# Page excerpt:
----------
Almacantar engaged Rick Mather Architects to renew Centre Point’s components; the 117-metre high tower and a glazed bridge link to a low-rise block with shops and apartments. Conran and Partners reconfigures the complex’s bland office interiors to incorporate 82 new luxury apartments (16 x one bedroom, 37 x two-bedroom, 26 x three bed, two x four bed and a five-bedroom duplex. The complex also features a 30-metre pool, a spa, club and 41,780 square feet of restaurants and shops. There’s only one deletion. Crossrail’s station construction at Tottenham Court Road removes a pond and fountain that gushed at the foot of the tower’s western frontage.

Crossrail – London’s new east-west rail service (due to start in 2018) – gives Almacantar confidence the scheme will be a financial success. Crossrail links Centre Point at Tottenham Court Road to Heathrow Airport in just 30 minutes. ‘Centre Point is now the focus of Crossrail which will trigger an explosion in visitor numbers to this part of the West End,’ chirps Hersel. Garrett also chips in, pointing out that Centre Point and Tottenham Court Road will be the only point across London where Crossrail will meet with Crossrail 2, a proposed north-south London rail link.
----------
# Pictures with short captions:
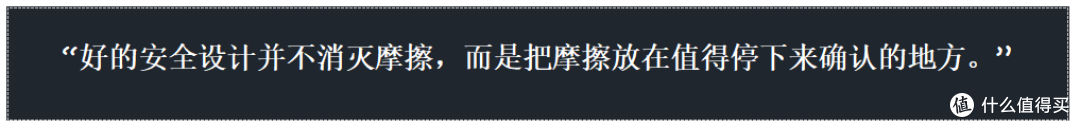 四大载体构建完整安全链路：UKey Core与Seed系列冷钱包硬件评测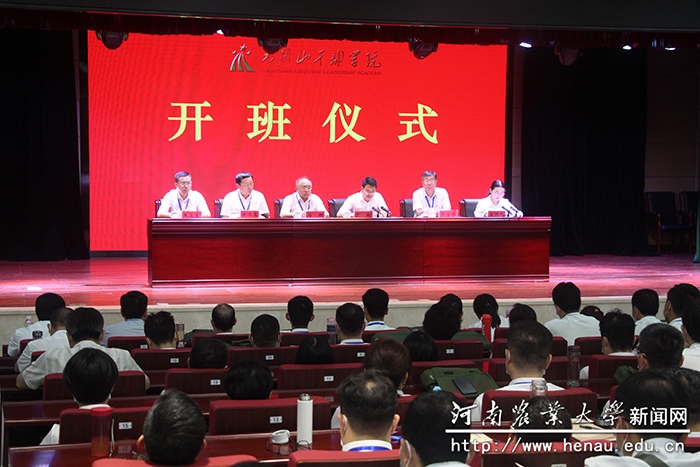 活动现场22 活动现场22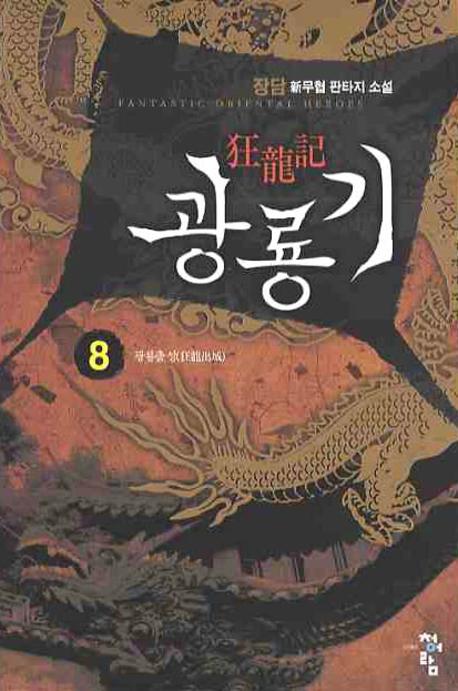 광룡기 8
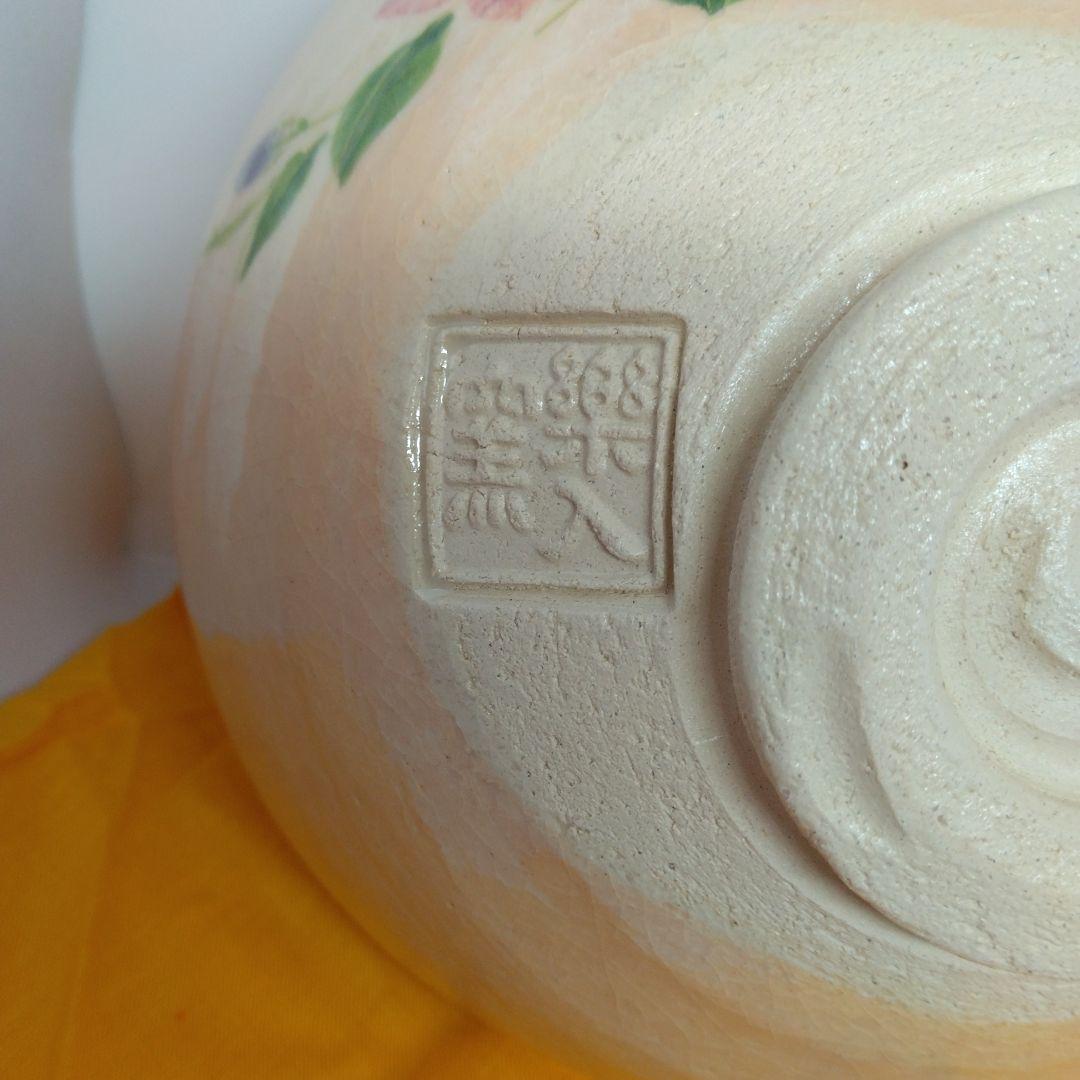 吉村楽入 鉄仙 鉄線 抹茶茶碗 新品未使用品 共箱 共布 茶道具
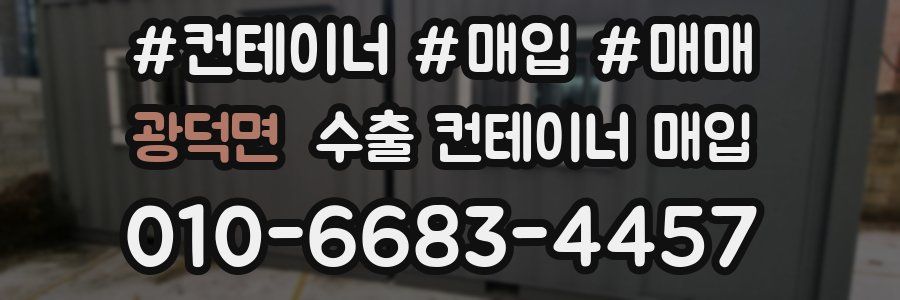 광덕면 수출 컨테이너 매입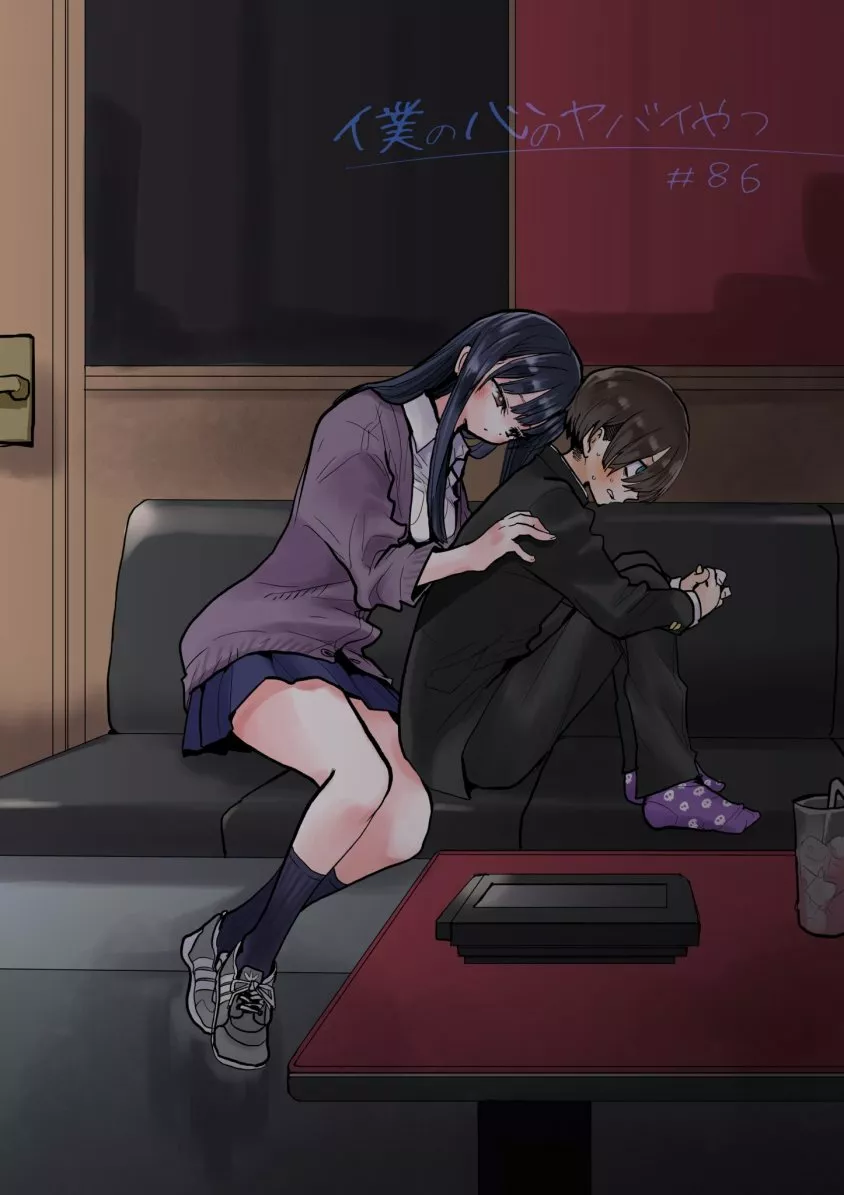 Boku no Kokoro no Yabai Yatsu Capítulo 86 - Page 4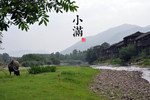 小滿節(jié)氣，復(fù)宗管業(yè)提醒大家防暑防雨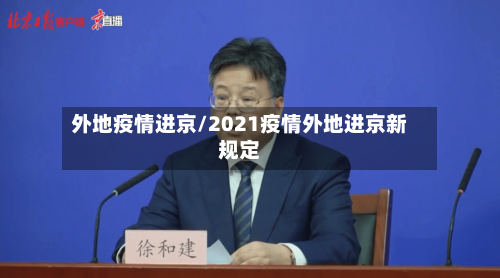 外地疫情进京/2021疫情外地进京新规定-第3张图片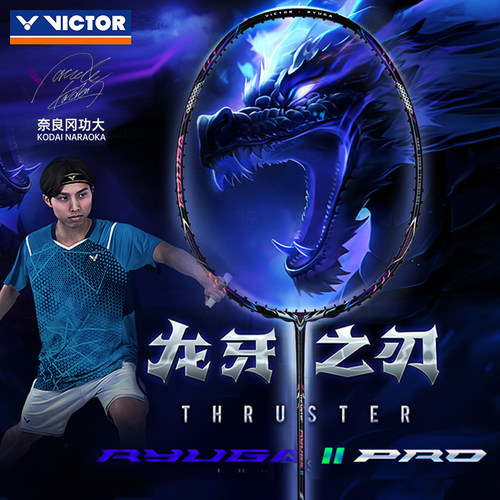 victor胜利羽毛球拍龙牙之刃2
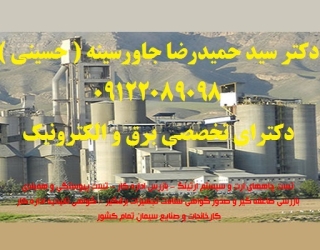 تست پیوستگی و همبندی – بازرس اداره کار – تست چاههای ارت و سیستم ارتینگ – گواهی تائیدیه اداره کار – ب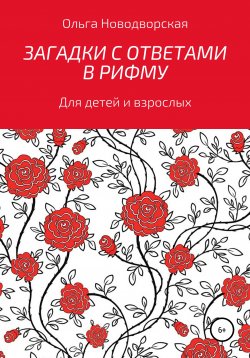 Книга "Загадки с ответами в рифму" – Ольга Новодворская, 2022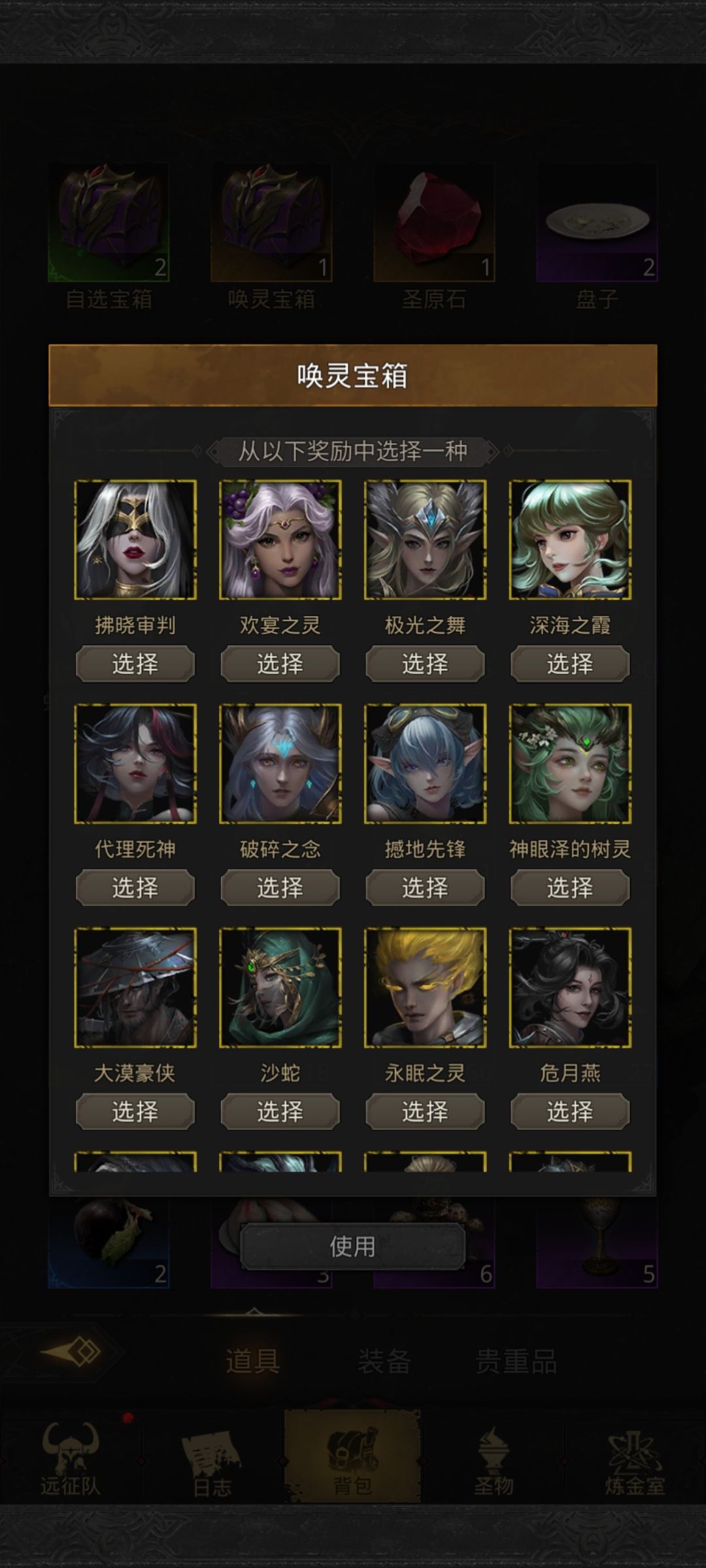 新人,这个幻灵宝箱和兑灵优先换哪一个? 1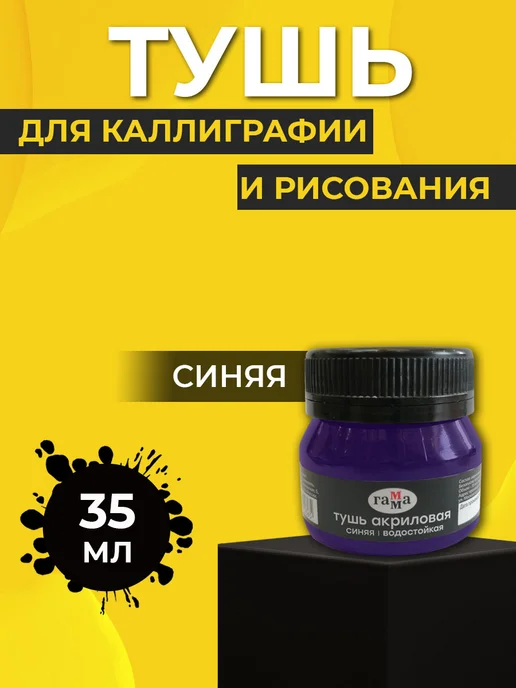 Гамма Тушь акриловая для рисования и каллиграфии Синяя, синий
----------
# Instructions:
1. Answer these questions from the Centre Point excerpt:
(a) Which firm reconfigures the complex's office interiors?
(b) How long does Crossrail take to link Centre Point at Tottenham Court Road to Heathrow Airport?
(c) How long is the pool in the complex?
2. Transcribe the Centre Point excerpt, everything from "Crossrail – London’s" down to "London rail link.".
3. List each apartment size among the 82 new luxury apartments in the Centre Point excerpt, with how many there are of each.
These rows were taken from a different source than the text.

# Answer section:
1.
(a) Conran and Partners
(b) 30 minutes
(c) 30 metres

2.
Crossrail – London’s new east-west rail service (due to start in 2018) – gives Almacantar confidence the scheme will be a financial success. Crossrail links Centre Point at Tottenham Court Road to Heathrow Airport in just 30 minutes. ‘Centre Point is now the focus of Crossrail which will trigger an explosion in visitor numbers to this part of the West End,’ chirps Hersel. Garrett also chips in, pointing out that Centre Point and Tottenham Court Road will be the only point across London where Crossrail will meet with Crossrail 2, a proposed north-south London rail link.

3.
One bedroom: 16
Two-bedroom: 37
Three bed: 26
Four bed: 2
Five-bedroom duplex: 1